**WHAT TO PRODUCE**
Can you print the lines below word for word, leaving the pictures out of your answer?

[Some records]
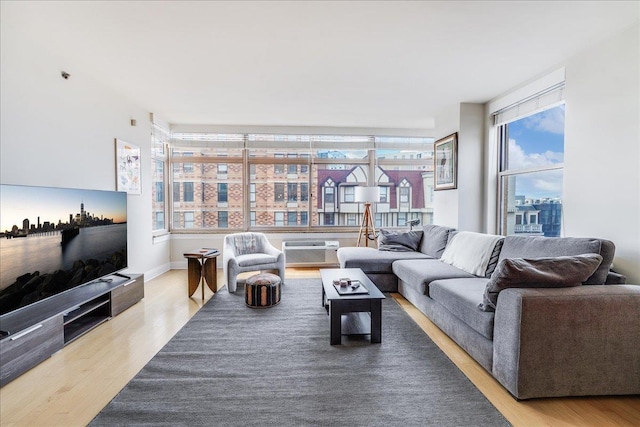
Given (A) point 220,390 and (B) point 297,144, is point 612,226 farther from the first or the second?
(B) point 297,144

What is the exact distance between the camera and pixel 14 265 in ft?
7.00

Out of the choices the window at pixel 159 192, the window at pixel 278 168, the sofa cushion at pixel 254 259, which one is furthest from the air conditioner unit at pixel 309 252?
the window at pixel 159 192

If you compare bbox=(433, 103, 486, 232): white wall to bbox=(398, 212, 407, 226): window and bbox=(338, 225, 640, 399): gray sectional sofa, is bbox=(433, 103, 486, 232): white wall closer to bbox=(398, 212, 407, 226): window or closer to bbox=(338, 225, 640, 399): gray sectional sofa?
bbox=(398, 212, 407, 226): window

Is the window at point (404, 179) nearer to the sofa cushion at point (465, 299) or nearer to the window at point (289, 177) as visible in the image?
the window at point (289, 177)

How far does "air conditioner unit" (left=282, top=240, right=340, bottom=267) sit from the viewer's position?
213 inches

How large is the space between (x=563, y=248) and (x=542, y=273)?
75 cm

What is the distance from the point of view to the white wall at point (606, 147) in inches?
94.7

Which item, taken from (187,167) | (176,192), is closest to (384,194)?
(187,167)

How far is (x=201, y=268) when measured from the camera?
3.89 metres

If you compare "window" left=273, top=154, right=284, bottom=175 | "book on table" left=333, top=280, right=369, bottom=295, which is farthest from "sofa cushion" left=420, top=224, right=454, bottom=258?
"window" left=273, top=154, right=284, bottom=175

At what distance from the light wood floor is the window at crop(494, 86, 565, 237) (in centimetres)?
191

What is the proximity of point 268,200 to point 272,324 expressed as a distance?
3.13 m

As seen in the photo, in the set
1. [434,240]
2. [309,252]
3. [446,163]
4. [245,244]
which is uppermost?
[446,163]

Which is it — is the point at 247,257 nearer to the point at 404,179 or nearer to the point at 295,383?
the point at 295,383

**EXPECTED OUTPUT**
Given (A) point 220,390 and (B) point 297,144, is point 612,226 farther from the first or the second?
(B) point 297,144

What is the exact distance between the camera and pixel 14 265 in ft?
7.00

Out of the choices the window at pixel 159 192, the window at pixel 278 168, the sofa cushion at pixel 254 259, which one is furthest from the air conditioner unit at pixel 309 252?
the window at pixel 159 192

If you compare bbox=(433, 103, 486, 232): white wall to bbox=(398, 212, 407, 226): window and bbox=(338, 225, 640, 399): gray sectional sofa, is bbox=(433, 103, 486, 232): white wall closer to bbox=(398, 212, 407, 226): window or closer to bbox=(338, 225, 640, 399): gray sectional sofa?
bbox=(398, 212, 407, 226): window

Is the window at point (404, 179) nearer to the sofa cushion at point (465, 299) or nearer to the window at point (289, 177) as visible in the image?
the window at point (289, 177)

How far does "air conditioner unit" (left=282, top=240, right=340, bottom=267) sit from the viewer's position?
213 inches

How large is the space between (x=563, y=248) and (x=542, y=273)?
75 cm

What is the distance from the point of view to the white wall at point (606, 147) in inches?
94.7

Which item, taken from (187,167) | (176,192), is closest to (384,194)?
(187,167)

How far is (x=201, y=268) when measured from the camera?
3.89 metres

If you compare "window" left=273, top=154, right=284, bottom=175 | "book on table" left=333, top=280, right=369, bottom=295, which is farthest from "sofa cushion" left=420, top=224, right=454, bottom=258?
"window" left=273, top=154, right=284, bottom=175

At what distance from the light wood floor is the window at crop(494, 86, 565, 237) (in centimetres)?
191

What is the proximity of point 268,200 to point 272,324 expressed as a distance?
3.13 m

As seen in the photo, in the set
1. [434,240]
2. [309,252]
3. [446,163]
4. [245,244]
which is uppermost?
[446,163]

Which is it — is the point at 247,257 nearer to the point at 404,179 or nearer to the point at 295,383?
the point at 295,383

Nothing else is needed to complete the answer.